Conclui: A. Da nulidade da sentença - "ultra petita" 1.° Como bem reconhece o Tribunal a quo os atos administrativos sub judice, que negaram o reconhecimento da dotação realizada para o FAI pela Recorrente como despesa não elegível nos termos e para os efeitos da Lei n.° 40/2005, de 3 de agosto tiveram como dois fundamentos: (i) o facto de tal despesa configurar no caso concreto uma taxa e (ii) o facto de existir um conflito entre aquela lei e o aviso do concurso das eólicas publicado no DR 2.ª série, n.° 144/2055, de 28 de julho e Despacho n.° 13415/2010, de 19 de Agosto do Gabinete do Secretário de Estado da Energia e da Inovação (que altera o Despacho n.° 32276-A/2008 de 17 de Dezembro de 2008, Fundo de Apoio à Inovação — FAI).

  1. Não constituiu fundamento do não reconhecimento da elegibilidade da despesa aqui em causa, para os fins designados, qualquer questão atinente à efetividade da sua realização por parte da Autora, ora Recorrente, ou à titularidade do direito ao benefício fiscal por parte da Recorrente, fosse tal despesa considerada elegível.

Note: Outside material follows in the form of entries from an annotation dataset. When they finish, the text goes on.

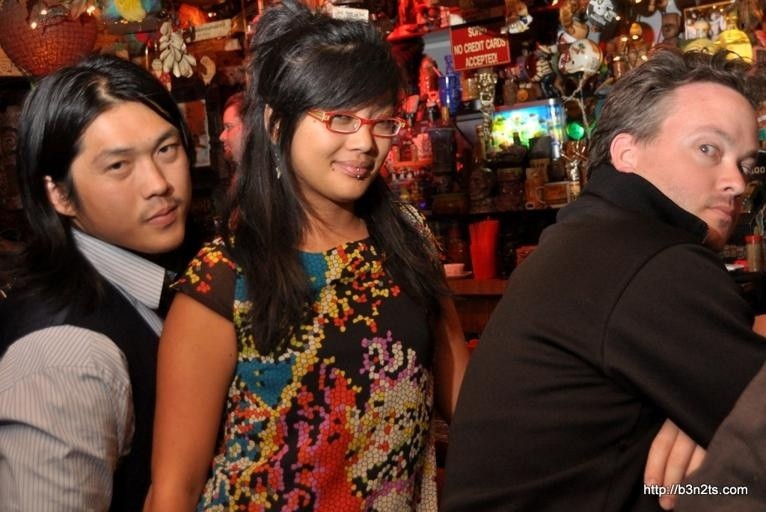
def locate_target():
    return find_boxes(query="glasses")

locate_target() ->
[306,110,407,138]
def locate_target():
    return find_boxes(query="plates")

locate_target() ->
[446,270,473,279]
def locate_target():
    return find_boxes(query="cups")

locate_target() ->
[444,263,465,274]
[535,181,571,212]
[438,53,463,119]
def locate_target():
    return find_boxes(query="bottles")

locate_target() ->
[545,140,568,182]
[745,233,766,276]
[144,18,173,94]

  2. No artigo 31.° da sua petição inicial a Autora, ora Recorrente afirma ter contribuído para o FAI no montante de € 35.000.000,00, como comprovou na candidatura ao SIFIDE. No artigo 1.° da sua contestação, sobre a veracidade dos factos narrados pela Autora na sua P.I., o Réu Estado Português refere "Começando pelos factos cuja veracidade também o Réu tem por verificada, diremos que correspondem à verdade, pelo que se aceitam, os constantes dos artigos 23.° a 25.°, 27.° a 40. ° e 43.° a 50.° da P.I., pelo que nos dispensamos de repetir nesta contestação toda a matéria neles narrada." 4.° Decorre, pois, do que antecede que, a realização por parte da Autora, ora Recorrente para o FAI no montante de € 35.000.000,00, não é um facto controvertido. Não o foi nas decisões na origem da presente ação e constitui um facto cuja veracidade é atestada pelo próprio Réu.

  3. Nos termos do preceituado no citado artigo 615.°, n°.1, alínea d), do Código do Processo Civil, é nula a sentença, além do mais, quando o juiz conheça de questões de que não poderia tomar conhecimento. A nulidade do acórdão por excesso de pronúncia ocorre quando o tribunal decide uma questão que não havia sido chamado a resolver e que não é de conhecimento oficioso. Com efeito, o excesso de pronúncia pressupõe um julgamento para além do conhecimento que foi pedido ao julgador pelas partes.

  4. Esta causa de nulidade se traduz no incumprimento, por parte do julgador, do poder/dever prescrito no artigo 608.°, n°.2, do mesmo diploma, o qual consiste, por um lado, no resolver todas as questões submetidas à sua apreciação, excetuadas aquelas cuja decisão esteja prejudicada pela solução dada a outras, e, por outro, de só conhecer de questões que tenham sido suscitadas pelas partes (salvo aquelas de que a lei lhe permite conhecer oficiosamente, o que não é aqui o caso). A definição desta nulidade processual radica no próprio princípio do dispositivo, o qual circunscreve os poderes de cognição do tribunal, o qual não pode ocupar-se senão das questões suscitadas pelas partes, salvo se a lei lhe permitir ou impuser o conhecimento oficioso de outras.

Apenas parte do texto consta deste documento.